Actions to take -
1. List every file that the forum thread about installing the M3D printer driver says the unzipped M3D Drivers 2017.03.27 folder holds.
2. Write the next part of the forum thread about installing the M3D printer driver, starting after its final sentence.

Extract provided -

# Specific 3D Printers, Scanners, & Hardware > Other 3D Printers / Scanners / Hardware > M3D Forum >  Can't get driver to install...

## SlavaPHP

Hi, I just got this printer and am having problems getting it to work. I have the M3D Micro+

driverfail-001.jpg

When I run the slicer, it says... No printers found...

Please help.

----------


## Roberts_Clif

I would reinstall the Software.

https://support.printm3d.com/760750-...e-M3D-Software

----------


## SlavaPHP

I did this 4 times already... still no luck.

----------


## Roberts_Clif

If you Have Windows...

Look in the Support Downloads and click through the folders until you come to the "Click here to browse all versions". Select Windows.
Select M3D Drivers 2017.03.27.zip last file in the folder list for windows download. Unzip for Folder  M3D Drivers 2017.03.27.

Contains 

M3Dv2.Cat
M3D_v2.inf
dpinst_amd64.exe
dpinst_x86.exe
m3d_install.bat

Choose the dpinst that fits your windows and install dpinst_x86 for 32bit windows dpinst_amd64 for 64bit windows.

Material -
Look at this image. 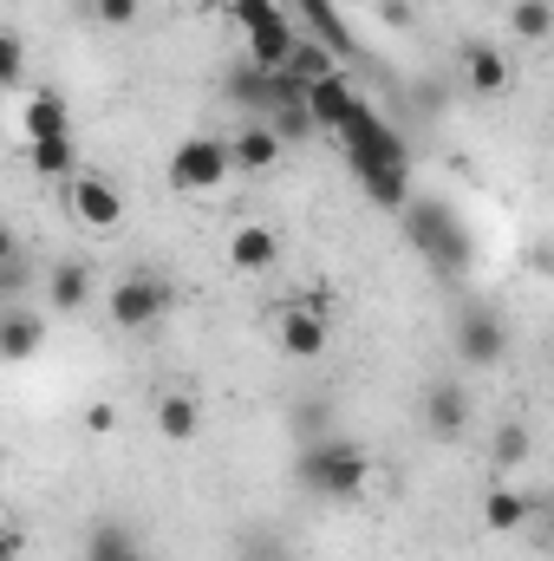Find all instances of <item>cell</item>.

Answers in order -
1.
M3Dv2.Cat
M3D_v2.inf
dpinst_amd64.exe
dpinst_x86.exe
m3d_install.bat

2.
----------


## SlavaPHP

I got it to work! I have a question though... when i tell it to move to home position, it runs into the walls and vibrates... is this normal?

----------


## Roberts_Clif

https://www.thingiverse.com/groups/m...ral/topic:7957

Youtube has a few video's this is one

https://www.youtube.com/watch?v=2GQNxRIs8K0

----------


## SlavaPHP

How come the first layer is always thick and sloppy?

----------


## SlavaPHP

Also... I thought this thing had mesh leveling... when i calibrate it, it only calibrates the center of the plate.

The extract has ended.